A blog about a first-time house owner learning to maintain his backyard, and thoughts about nature, science, history, and life.

Wednesday, February 13, 2013

Weather-Related Articles

Here are a few (mostly short) weather and climate articles that I've pulled from around the web.  All of them were interesting to me, so I hope that you'll find at least a couple interesting to you.

Greenhouse Gases Affect Rainfall Differently Than Natural Global Warming

Scientists used computer models to show that precipitation during modern-day global warming has increased less than precipitation during warming that occurred during the Medieval Warm Period between 950 and 1250 AD.  Read the article for a brief explanation as to why.

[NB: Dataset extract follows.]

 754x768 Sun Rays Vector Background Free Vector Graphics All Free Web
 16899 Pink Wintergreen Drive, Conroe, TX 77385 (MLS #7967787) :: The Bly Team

Afforestation can mitigate climate change locally

"Planting deciduous trees in tree-deficit areas could bring about cooler and wetter summers and mitigate effects of climate change in temperate zones [i.e. the mid-latitudes], says a new research."  The punchline: planting trees leads to more evapo-transpiration, which cools the air near the surface.  Read this short article for a more complete explanation.

NASA Captures Solar Flux Rope, CME Precursor Seen For The First Time On Its Own

Solar storms can produce Coronal Mass Ejections (CMEs), large ejections from the Sun's outer atmosphere that can, in the worst cases, affect telecommunications and even electronics on Earth.  Flux ropes have been thought to occur before a CME, but they haven't been observed until recently.  The article's a little technical, but interesting nonetheless!

The Tornado Damage Scale In Images

This one, as the title says, is just pictures of tornado damage, with short descriptions.  Have you ever wondered about the difference between an EF-0 (EF stands for Enhanced Fujita, a recent revision to the old Fujita scale) and a relatively rare EF-5 tornado?  The pictures show the dramatic difference.

Rain tracked with mobile network

I found this story to be really neat.  Ordinarily, we track rainfall with weather radar.  But in some places, like Africa, we don't have radars in place.  This limits our ability to study rainfall in these places.  But this study used cellular phone signals, which are weakened in the rain, to produce maps of estimated rainfall.  The maps wound up being pretty accurate.  Even parts of Africa have cell phone coverage, so this could be a useful technique for improving our knowledge of rainfall in places where our understanding is currently limited.  Of course, there's more detail in the article.

Sahara: Life giving sands

This is a short (4-minute) video showing how sand from the Sahara is transported across the Atlantic to the Amazon jungle in South America, where it helps to support one of the most diverse habitats on Earth.  Some breathtaking images in this video!